Work task
Starting with the line that contains "kingdom: Animalia", reproduce each line through the end of the listing below, with no other output.

Dataset records

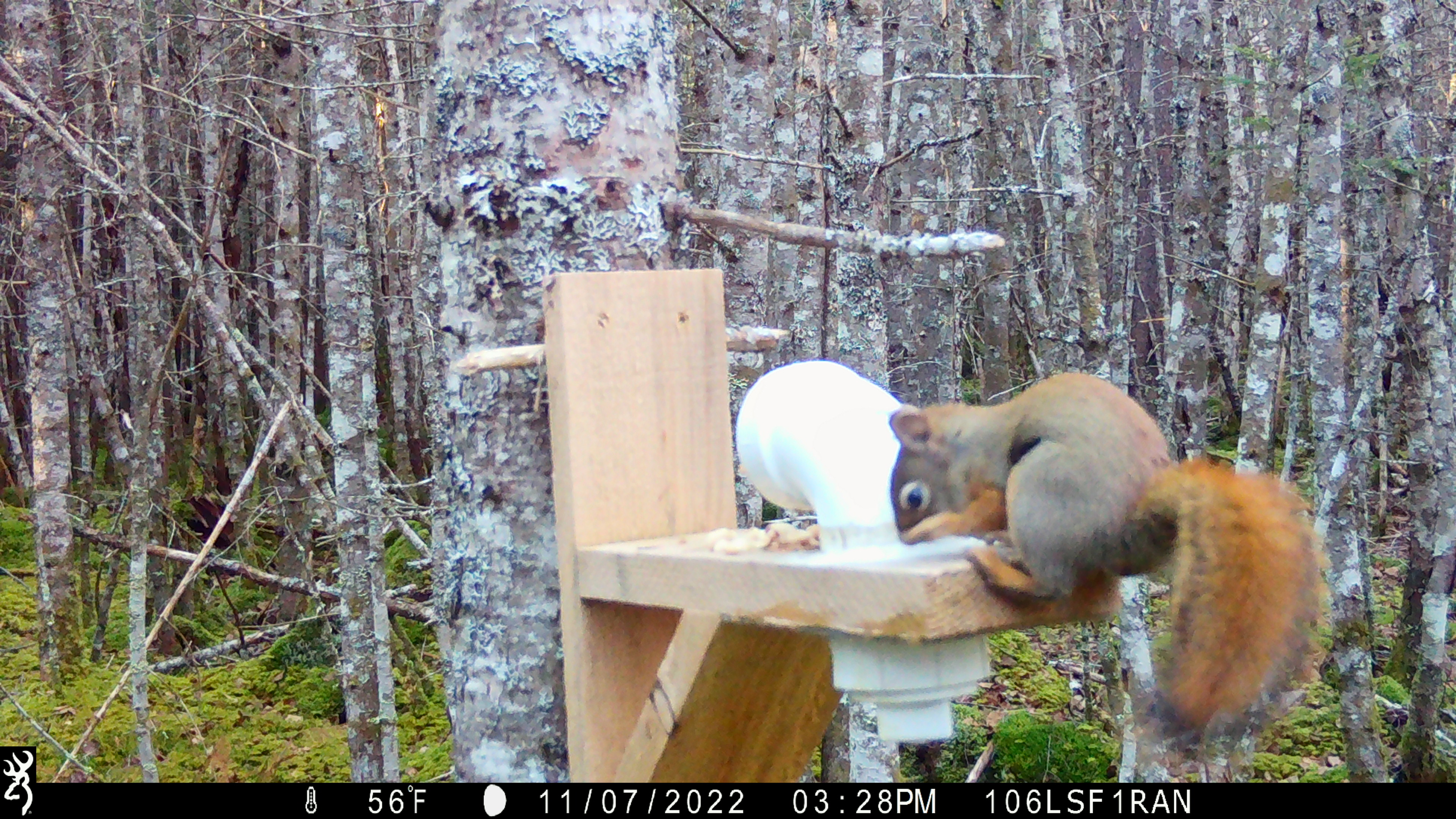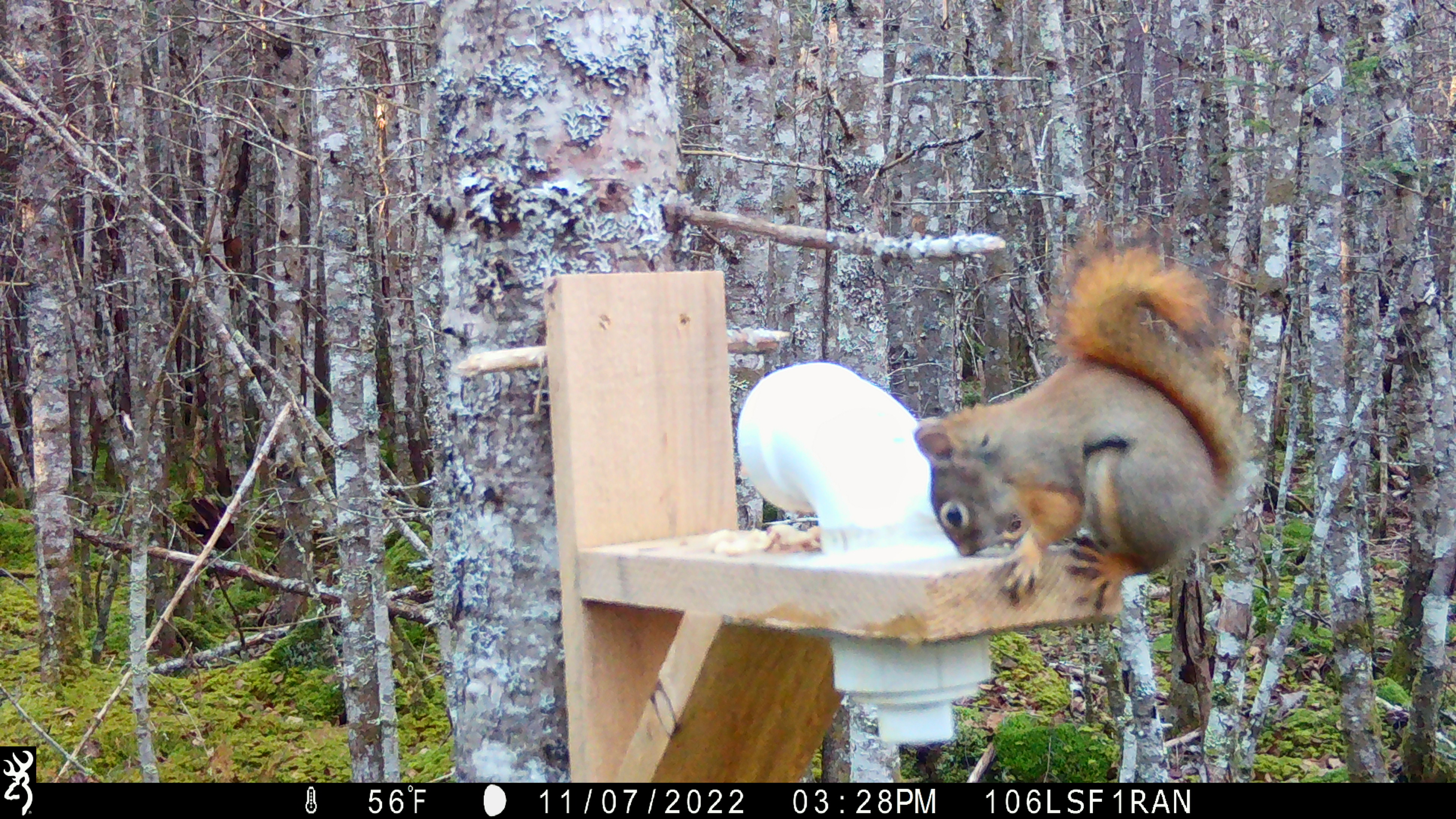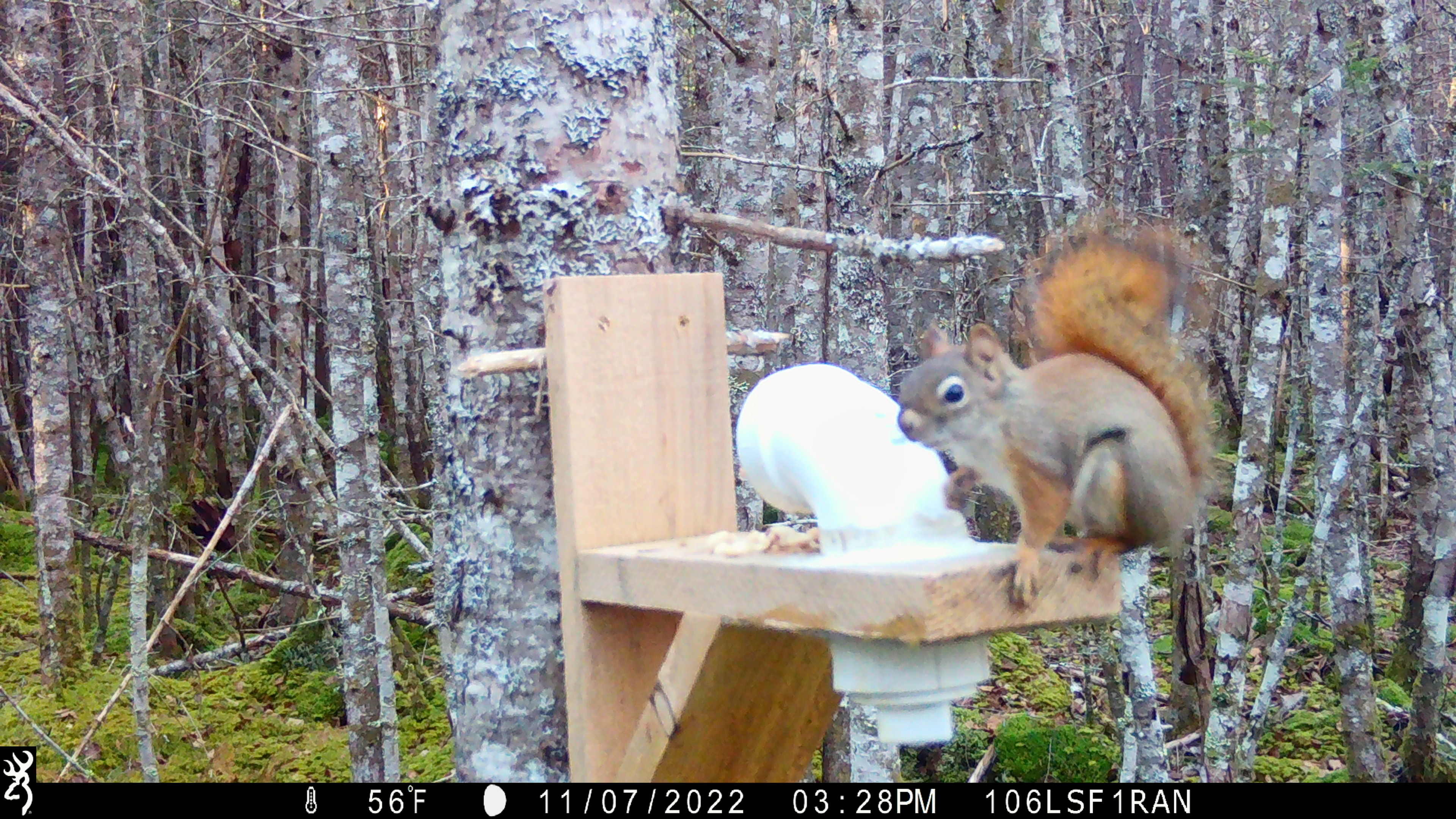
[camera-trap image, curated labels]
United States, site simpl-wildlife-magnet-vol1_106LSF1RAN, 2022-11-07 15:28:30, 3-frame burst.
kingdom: Animalia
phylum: Chordata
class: Mammalia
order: Rodentia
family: Sciuridae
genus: Tamiasciurus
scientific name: Tamiasciurus hudsonicus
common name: red squirrel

Reply to the exercise
kingdom: Animalia
phylum: Chordata
class: Mammalia
order: Rodentia
family: Sciuridae
genus: Tamiasciurus
scientific name: Tamiasciurus hudsonicus
common name: red squirrel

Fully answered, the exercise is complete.